I searched but really couldn't find an answer why SFINAE happens only when the argument is passed by lvalue ref, but the build succeeds when the arg is passed by rvalue ref:
template <typename T>
class A {
public:
using member_type = T;
};
template <typename AType>
typename AType::member_type f(AType&& m) {
typename AType::member_type res{};
return res;
}
void demo() {
A<int> a;
// ERROR: candidate template ignored: substitution failure
// [with AType = A<int> &]: type 'A<int> &'
// cannot be used prior to '::' because it has no members
f(a);
// BUILD SUCCESS
f(std::move(a));
}
CodePudding user response:
When you have
template <typename AType>
typename AType::member_type f(AType&& m)
You have what is called a forwarding reference. Even though it looks like an rvalue reference, this reference type can bind to lvalues or rvalues. The way it works is when you pass an lvalue to f
, AType
gets deduced to being T&
, and when you pass an rvalue AType
gets deduced to just T
.
So, when you do f(a);
AType
gets deduced as A<int>&
, and you try to form the return type of A<int>&::member_type
which is invalid as references do not have type members.
Conversely when you do f(std::move(a));
, AType
gets deduced to A<int>
and A<int>
does have a member_type
type member.
To fix this you can remove the reference-ness of type by using std::decay_t
like
template <typename AType>
auto f(AType&& m) {
typename std::decay_t<AType>::member_type res{};
return res;
}

▶ **Data records**

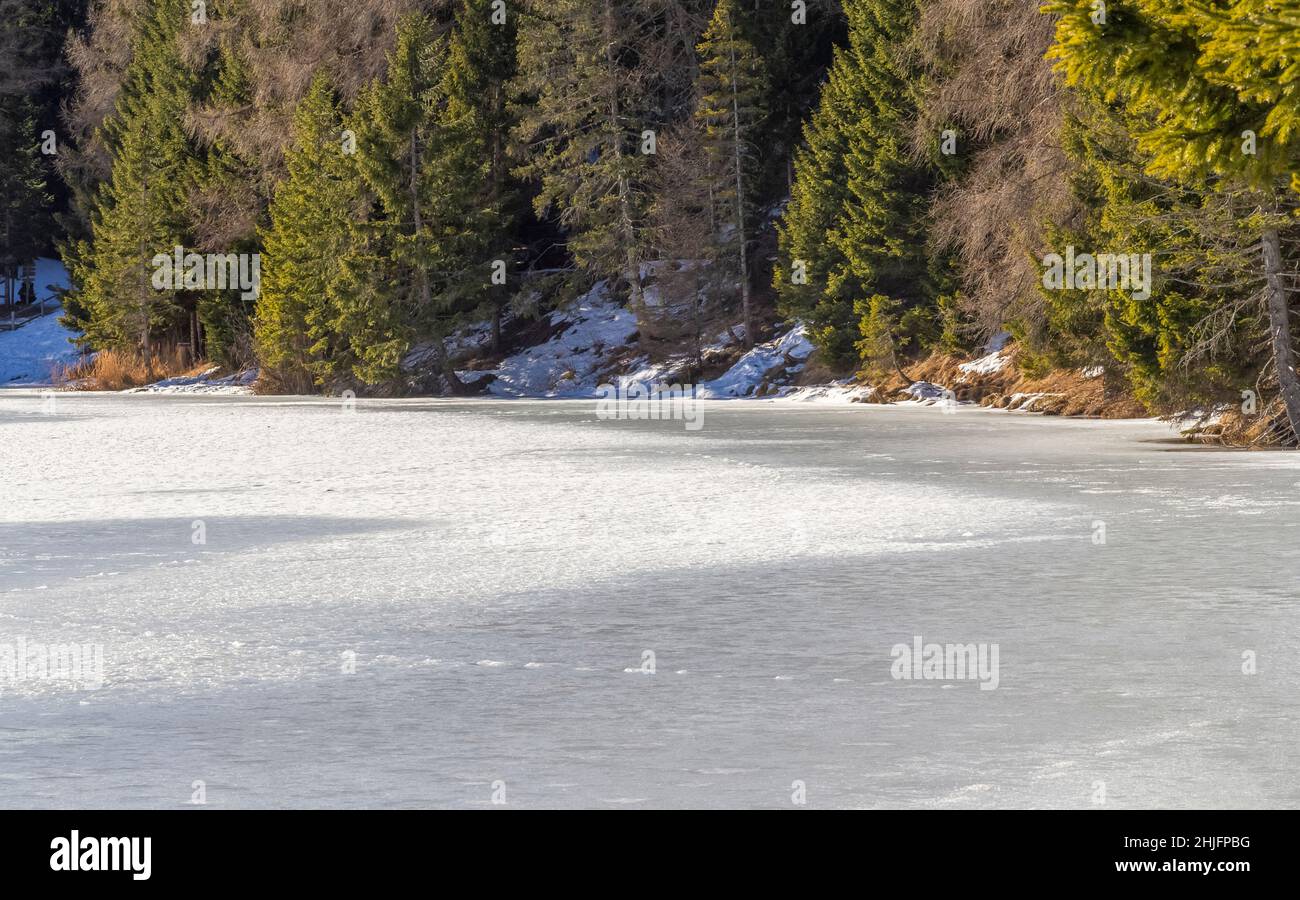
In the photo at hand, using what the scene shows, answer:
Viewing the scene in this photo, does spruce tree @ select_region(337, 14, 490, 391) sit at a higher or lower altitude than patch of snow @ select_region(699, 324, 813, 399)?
higher

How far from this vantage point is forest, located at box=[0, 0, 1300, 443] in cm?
→ 2633

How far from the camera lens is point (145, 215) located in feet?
224

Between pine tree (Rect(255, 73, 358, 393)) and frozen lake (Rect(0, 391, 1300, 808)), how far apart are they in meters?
35.6

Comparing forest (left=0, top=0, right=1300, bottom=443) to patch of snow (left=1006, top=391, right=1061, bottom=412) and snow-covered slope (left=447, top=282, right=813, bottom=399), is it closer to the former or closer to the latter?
snow-covered slope (left=447, top=282, right=813, bottom=399)

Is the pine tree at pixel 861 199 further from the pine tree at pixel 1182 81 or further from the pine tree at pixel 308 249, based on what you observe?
the pine tree at pixel 1182 81

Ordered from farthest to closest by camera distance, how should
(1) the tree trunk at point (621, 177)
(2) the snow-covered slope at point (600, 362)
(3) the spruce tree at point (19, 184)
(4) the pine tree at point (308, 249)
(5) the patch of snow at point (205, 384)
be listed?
(3) the spruce tree at point (19, 184) → (5) the patch of snow at point (205, 384) → (4) the pine tree at point (308, 249) → (1) the tree trunk at point (621, 177) → (2) the snow-covered slope at point (600, 362)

▶ **Jobs**
a. In the forum thread on forwarding references, what does the answer recommend using to remove the reference-ness of the type?
b. In the forum thread on forwarding references, take the passage that begins at the words "So, when you" and stops after "have type members.", and write it out with "invalid" replaced by "ill-formed".

▶ **Solved problems**
a. It recommends std::decay_t.

b.
So, when you do f(a);
AType
gets deduced as A<int>&
, and you try to form the return type of A<int>&::member_type
which is ill-formed as references do not have type members.